- Data records

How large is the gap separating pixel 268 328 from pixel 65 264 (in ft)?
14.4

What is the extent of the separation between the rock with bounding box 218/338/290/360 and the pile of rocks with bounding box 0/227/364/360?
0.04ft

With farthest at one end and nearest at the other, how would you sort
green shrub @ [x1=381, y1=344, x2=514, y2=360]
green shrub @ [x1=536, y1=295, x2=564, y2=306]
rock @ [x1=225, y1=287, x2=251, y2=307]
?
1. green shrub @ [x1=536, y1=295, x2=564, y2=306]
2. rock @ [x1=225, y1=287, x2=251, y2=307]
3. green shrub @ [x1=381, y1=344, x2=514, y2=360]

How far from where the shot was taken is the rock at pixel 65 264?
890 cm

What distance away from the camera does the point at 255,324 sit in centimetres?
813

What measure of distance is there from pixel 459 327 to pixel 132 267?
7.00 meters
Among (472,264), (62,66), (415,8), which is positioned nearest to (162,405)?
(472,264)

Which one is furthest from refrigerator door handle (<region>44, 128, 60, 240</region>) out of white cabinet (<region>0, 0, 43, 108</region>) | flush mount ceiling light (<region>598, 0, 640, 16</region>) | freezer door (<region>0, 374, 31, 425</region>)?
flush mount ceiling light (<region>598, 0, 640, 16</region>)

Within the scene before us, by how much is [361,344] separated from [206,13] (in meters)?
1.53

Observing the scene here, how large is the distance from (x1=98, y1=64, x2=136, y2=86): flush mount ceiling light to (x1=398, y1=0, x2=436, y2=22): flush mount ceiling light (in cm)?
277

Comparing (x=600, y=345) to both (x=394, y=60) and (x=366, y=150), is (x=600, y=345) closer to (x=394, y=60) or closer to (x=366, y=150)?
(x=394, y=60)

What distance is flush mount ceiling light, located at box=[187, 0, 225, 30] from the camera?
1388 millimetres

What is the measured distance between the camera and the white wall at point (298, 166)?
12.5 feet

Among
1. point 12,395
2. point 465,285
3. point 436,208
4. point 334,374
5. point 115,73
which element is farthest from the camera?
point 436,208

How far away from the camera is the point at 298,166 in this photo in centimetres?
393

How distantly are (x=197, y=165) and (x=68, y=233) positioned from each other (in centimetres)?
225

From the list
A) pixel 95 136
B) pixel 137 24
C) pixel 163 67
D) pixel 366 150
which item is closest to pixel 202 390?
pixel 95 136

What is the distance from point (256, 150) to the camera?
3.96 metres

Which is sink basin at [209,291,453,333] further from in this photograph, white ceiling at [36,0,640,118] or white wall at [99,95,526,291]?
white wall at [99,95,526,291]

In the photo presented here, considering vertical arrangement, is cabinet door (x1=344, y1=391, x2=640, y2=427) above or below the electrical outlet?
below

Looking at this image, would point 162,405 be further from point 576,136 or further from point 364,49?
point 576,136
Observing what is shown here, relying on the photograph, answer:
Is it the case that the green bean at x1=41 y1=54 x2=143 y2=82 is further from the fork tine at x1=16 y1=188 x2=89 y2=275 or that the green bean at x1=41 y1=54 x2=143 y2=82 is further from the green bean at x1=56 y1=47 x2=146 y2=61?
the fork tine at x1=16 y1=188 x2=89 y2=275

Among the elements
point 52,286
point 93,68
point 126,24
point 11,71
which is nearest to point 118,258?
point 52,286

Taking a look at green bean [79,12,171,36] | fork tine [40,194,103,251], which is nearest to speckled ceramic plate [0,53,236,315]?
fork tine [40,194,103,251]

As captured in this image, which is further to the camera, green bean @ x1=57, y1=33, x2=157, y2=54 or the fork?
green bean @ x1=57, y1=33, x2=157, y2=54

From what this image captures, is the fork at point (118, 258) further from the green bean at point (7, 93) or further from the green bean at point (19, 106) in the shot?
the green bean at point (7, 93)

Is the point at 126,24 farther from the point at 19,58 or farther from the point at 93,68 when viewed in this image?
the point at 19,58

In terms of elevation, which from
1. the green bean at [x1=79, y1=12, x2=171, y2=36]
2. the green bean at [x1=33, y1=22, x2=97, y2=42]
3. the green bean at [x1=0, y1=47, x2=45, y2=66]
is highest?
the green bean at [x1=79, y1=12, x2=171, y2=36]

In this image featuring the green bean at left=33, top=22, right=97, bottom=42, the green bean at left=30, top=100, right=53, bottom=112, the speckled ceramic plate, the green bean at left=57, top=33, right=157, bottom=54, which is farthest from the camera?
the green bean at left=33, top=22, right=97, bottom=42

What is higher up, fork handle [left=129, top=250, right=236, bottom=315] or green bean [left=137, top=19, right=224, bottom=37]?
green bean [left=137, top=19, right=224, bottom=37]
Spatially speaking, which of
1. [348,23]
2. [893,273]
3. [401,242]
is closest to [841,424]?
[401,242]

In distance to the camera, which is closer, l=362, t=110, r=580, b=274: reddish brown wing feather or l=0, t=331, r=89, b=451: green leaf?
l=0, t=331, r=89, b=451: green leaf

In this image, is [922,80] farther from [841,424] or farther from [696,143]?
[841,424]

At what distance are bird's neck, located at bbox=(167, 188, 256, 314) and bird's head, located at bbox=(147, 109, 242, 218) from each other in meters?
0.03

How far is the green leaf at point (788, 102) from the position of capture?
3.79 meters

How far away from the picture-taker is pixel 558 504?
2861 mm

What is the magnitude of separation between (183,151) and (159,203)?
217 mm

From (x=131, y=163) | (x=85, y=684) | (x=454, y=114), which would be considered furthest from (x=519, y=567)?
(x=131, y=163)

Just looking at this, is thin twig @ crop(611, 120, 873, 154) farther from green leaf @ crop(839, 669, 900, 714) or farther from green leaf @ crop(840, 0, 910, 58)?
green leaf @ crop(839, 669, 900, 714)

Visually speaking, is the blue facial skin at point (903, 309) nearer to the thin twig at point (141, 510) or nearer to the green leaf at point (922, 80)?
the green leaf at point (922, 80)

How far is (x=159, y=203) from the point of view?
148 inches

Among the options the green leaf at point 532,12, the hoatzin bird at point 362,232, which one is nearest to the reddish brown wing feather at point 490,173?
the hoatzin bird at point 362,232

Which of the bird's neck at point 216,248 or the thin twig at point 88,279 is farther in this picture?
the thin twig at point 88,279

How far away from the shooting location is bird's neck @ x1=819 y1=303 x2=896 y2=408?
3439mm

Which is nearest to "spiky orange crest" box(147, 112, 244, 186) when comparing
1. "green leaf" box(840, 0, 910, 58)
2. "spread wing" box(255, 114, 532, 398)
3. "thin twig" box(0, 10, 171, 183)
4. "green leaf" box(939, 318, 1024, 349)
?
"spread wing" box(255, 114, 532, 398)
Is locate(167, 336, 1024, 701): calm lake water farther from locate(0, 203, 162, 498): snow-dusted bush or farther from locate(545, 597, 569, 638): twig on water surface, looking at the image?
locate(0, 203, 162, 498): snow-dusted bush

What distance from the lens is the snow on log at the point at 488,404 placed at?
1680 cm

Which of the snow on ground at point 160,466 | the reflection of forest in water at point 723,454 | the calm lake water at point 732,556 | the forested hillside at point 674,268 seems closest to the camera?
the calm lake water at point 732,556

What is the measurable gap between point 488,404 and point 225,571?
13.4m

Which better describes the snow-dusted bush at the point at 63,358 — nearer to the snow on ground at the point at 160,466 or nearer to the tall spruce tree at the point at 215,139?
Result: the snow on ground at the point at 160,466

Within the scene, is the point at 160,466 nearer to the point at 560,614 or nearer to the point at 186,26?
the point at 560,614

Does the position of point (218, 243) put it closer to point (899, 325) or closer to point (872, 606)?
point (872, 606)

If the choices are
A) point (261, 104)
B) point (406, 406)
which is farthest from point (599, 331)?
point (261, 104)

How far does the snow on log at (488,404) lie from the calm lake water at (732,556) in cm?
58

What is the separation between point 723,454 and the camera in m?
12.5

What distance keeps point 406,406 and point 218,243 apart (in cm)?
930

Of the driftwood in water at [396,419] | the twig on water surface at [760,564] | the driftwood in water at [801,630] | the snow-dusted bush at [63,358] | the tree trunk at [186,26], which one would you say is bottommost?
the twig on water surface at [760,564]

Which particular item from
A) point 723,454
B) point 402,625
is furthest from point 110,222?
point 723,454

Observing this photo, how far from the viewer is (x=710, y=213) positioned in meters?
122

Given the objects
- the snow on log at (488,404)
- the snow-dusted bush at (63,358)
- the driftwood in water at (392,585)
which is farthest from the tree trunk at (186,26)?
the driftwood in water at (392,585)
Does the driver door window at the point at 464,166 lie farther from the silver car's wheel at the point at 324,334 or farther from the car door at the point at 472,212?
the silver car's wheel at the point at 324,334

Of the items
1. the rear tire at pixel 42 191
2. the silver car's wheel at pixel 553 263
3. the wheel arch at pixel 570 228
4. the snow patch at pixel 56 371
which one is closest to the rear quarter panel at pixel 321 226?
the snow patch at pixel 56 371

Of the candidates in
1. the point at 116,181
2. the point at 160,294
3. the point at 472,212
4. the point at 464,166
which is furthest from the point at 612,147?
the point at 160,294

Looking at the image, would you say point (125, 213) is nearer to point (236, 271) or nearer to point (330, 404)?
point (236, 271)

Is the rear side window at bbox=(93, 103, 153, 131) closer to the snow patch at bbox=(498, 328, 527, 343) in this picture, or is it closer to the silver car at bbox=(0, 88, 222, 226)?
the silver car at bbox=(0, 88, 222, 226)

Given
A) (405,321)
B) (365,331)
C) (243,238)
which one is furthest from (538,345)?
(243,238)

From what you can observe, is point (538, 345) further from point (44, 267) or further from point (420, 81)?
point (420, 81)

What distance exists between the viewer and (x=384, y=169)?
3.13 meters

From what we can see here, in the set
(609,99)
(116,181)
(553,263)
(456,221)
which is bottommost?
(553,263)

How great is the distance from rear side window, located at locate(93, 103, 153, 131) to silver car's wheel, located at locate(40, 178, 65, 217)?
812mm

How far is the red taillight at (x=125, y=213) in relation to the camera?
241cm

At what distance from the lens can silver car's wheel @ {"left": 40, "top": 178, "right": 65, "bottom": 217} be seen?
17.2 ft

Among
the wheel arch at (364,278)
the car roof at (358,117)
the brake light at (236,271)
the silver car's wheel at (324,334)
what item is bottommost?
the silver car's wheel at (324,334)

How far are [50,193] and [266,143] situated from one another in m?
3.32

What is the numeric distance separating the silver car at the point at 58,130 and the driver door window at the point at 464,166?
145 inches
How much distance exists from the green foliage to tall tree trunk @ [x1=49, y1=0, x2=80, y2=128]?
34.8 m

- Task requirements
Repeat only the lines from the one holding "Is the rear" through the last line of the data.

- Reply to the exercise
Is the rear side window at bbox=(93, 103, 153, 131) closer to the snow patch at bbox=(498, 328, 527, 343) in this picture, or is it closer to the silver car at bbox=(0, 88, 222, 226)?
the silver car at bbox=(0, 88, 222, 226)

Given
A) (405,321)
B) (365,331)
C) (243,238)
which one is furthest from (538,345)?
(243,238)

From what you can observe, is point (538, 345) further from point (44, 267) or further from point (420, 81)?
point (420, 81)

What distance exists between the viewer and (x=384, y=169)?
3.13 meters

From what we can see here, in the set
(609,99)
(116,181)
(553,263)
(456,221)
which is bottommost?
(553,263)

How great is the distance from rear side window, located at locate(93, 103, 153, 131) to silver car's wheel, located at locate(40, 178, 65, 217)?
812mm

How far is the red taillight at (x=125, y=213) in relation to the camera?
241cm

At what distance from the lens can silver car's wheel @ {"left": 40, "top": 178, "right": 65, "bottom": 217} be seen?
17.2 ft

Among
the wheel arch at (364,278)
the car roof at (358,117)
the brake light at (236,271)
the silver car's wheel at (324,334)
what item is bottommost?
the silver car's wheel at (324,334)

How far are [50,193] and [266,143] situated from one another in m?
3.32

What is the numeric distance separating the silver car at the point at 58,130 and the driver door window at the point at 464,166?
145 inches
How much distance exists from the green foliage to tall tree trunk @ [x1=49, y1=0, x2=80, y2=128]?
34.8 m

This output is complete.